* [Given passage]
>> Begin

Over Memorial Day weekend my parents came to visit and the inevitable question of my impending singledom always arises over a quiet dinner at home, but lucky for me I prepared this year with a full fridge of alcohol. I felt it coming and this time I beat them to the punch as the discussion turned towards today’s chronic laziness, short attention spans and lack of loyalty and commitment in the workplace. Certainly I could work my latest theory into this conversation.
My parents grew up in the '40s and '50s, a time when black and white TV was still the norm, exciting entertainment was staying home to watch the Ed Sullivan Show, owning a TV was a privilege (let alone a car), girls, for the most part, still wore dresses everywhere, a man’s word was strong as oak, music was still recorded on 45s, to spend $20.00 to go out was outrageous, men had to work really hard just to get a kiss on a date and inappropriate behavior of the time seems laughable to us now. I bring this up because my father, falling right in to my trap, said that it was a time when men really worked hard for a girl they were interested in, and when an ethic of hard work could take you anywhere.
Bingo, Pop! I’m here to tell you that those days are long gone. I’ve reflected on some of the “better catches” in my life and wondered if my motto wasn’t “I don’t chase men”, whether they would still be around. Foolish I know, but something to consider; did I make them work so hard that they just wiped out, called it a day, packed up and moved on to someone “easier” or more romantically convenient?
I can sit here and say that men have become more and more lazy in dating over the last 50 years, or is it simply being opportunistic? In the wild, some animals eat meat because it’s dead and right in front of them, not because they’re carnivorous. They may actually be herbivores.
So, as so many unfulfilled and un-self-aware young women voluntarily throw themselves at men today, could it be that men are just “given a hall pass” for their behavior? I mean, really, why should men have to work to win a woman’s heart at all when the chicks are just lined up in front of them?
My friend "Carl" tells me stories about a younger friend Rob*, who constantly receives pictures on his cell phone of women he’s seeing – either they’re in bikinis, lingerie or nude. It’s as if these young and impressionable women believe that Rob will like them more if they degrade themselves, or throw themselves at him. No wonder men feel as if they can just sit back and do the choosing. In some ways, women have given them the control.
So the question is, why should men have to exert energy getting shut down by someone they really like, when they can have an automatic, guaranteed ego boost, and probably regular sex buddy, with someone who is so obviously willing to provide it? Is society partly responsible for encouraging our insecurities and sinful pride that we would rather settle for the easy way than toil the long road to achieve success in life, let alone a happy relationship?
Sadly, I believe that eventually the lack of work men are willing do to get the woman of their dreams may lead them to settle for a relationship that’s easy (also read easy t o get in bed), but not necessarily fulfilling. And...we ponder the many reasons why the divorce rate is so high.

>> End

* [Material supplied]
>> Begin

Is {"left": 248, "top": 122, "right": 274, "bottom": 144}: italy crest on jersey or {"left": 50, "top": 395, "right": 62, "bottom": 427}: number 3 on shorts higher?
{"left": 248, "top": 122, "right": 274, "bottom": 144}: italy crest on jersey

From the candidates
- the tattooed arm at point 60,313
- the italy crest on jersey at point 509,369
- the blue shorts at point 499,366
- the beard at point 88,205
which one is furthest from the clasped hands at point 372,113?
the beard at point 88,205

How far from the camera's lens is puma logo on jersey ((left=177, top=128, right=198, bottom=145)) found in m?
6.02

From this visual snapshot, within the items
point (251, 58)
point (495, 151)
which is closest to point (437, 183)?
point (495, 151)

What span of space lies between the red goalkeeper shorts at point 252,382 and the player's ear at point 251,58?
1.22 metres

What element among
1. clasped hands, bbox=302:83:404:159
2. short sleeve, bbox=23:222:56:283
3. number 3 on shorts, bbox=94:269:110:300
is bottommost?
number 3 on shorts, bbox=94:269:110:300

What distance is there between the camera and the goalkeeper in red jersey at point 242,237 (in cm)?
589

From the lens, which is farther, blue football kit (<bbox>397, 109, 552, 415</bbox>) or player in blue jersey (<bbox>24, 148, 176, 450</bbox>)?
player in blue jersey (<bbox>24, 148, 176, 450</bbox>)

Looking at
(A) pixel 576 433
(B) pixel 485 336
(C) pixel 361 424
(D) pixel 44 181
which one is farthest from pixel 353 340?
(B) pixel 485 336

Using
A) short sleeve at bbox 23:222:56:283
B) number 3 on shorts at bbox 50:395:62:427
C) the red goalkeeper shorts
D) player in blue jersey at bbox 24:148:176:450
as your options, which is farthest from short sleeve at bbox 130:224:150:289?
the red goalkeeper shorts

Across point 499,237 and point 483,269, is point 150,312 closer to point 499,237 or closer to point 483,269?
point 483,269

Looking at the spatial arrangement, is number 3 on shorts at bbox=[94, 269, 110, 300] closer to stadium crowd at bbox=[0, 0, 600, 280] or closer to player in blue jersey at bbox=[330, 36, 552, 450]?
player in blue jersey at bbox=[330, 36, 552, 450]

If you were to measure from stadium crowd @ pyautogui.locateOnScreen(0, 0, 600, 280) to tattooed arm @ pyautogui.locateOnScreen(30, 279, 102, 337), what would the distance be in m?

>> End

* [Direction A]
Pull out every line of the listing that contains the string "stadium".
* [Direction B]
Carry on the essay on dating from the point where it stops.
The essay on dating and the listing have nothing to do with each other.

* [Exercise output A]
Looking at the spatial arrangement, is number 3 on shorts at bbox=[94, 269, 110, 300] closer to stadium crowd at bbox=[0, 0, 600, 280] or closer to player in blue jersey at bbox=[330, 36, 552, 450]?
If you were to measure from stadium crowd @ pyautogui.locateOnScreen(0, 0, 600, 280) to tattooed arm @ pyautogui.locateOnScreen(30, 279, 102, 337), what would the distance be in m?

* [Exercise output B]
On another “lazy plane” is my friend Ali, who met a guy when she first moved to Chicago. He lives in St. Louis and they, apparently, both fell head over heels. They began dating while he was staying in the Windy City for some project work and returned to St. Louis that fall. Then everything fell a part. Not once did he make plans to come visit her for four months, but he called every day. Not once did he go out of his way to do anything to show he wanted to be with her, and right when she was about to break up with him, he told her how much he cared for her. Huh? Now, they’re actually just friends with benefits living in her apartment while he’s here on project work again. He’s living for free, not paying rent, making beds or doing dishes – he claims he’s never made a bed in his life. He’s 40 years old. This is truly a lazy man who is the perfect example of someone who has settled for mediocre his entire life (she’s not guilt free either). If we allow men to be so lazy will they all just mooch off women and take advantage of our independence and achievements in the corner office?
Now, I truly understand that part of the blame for the increasing laziness in men falls upon the women who are so desperate to obtain the man that they will go to great lengths, with or without clothing, to win his heart; and who will fail to stand up for themselves when treated less then they deserve. The truth remains that some men see these women as fun, but not long-term relationship material. At the end of the day they may feel used, and that’s exactly what they’ve allowed men to do to them. Remember the saying “you show people how to treat you?” Men’s lazy and opportunistic ways will continue as long as women continue enabling their behavior.
For single women who laugh at the buffoons lazy men make of themselves (these men also happen to think that they are very cool), isn’t it worth retaining our self-dignity and waiting for the one who isn’t?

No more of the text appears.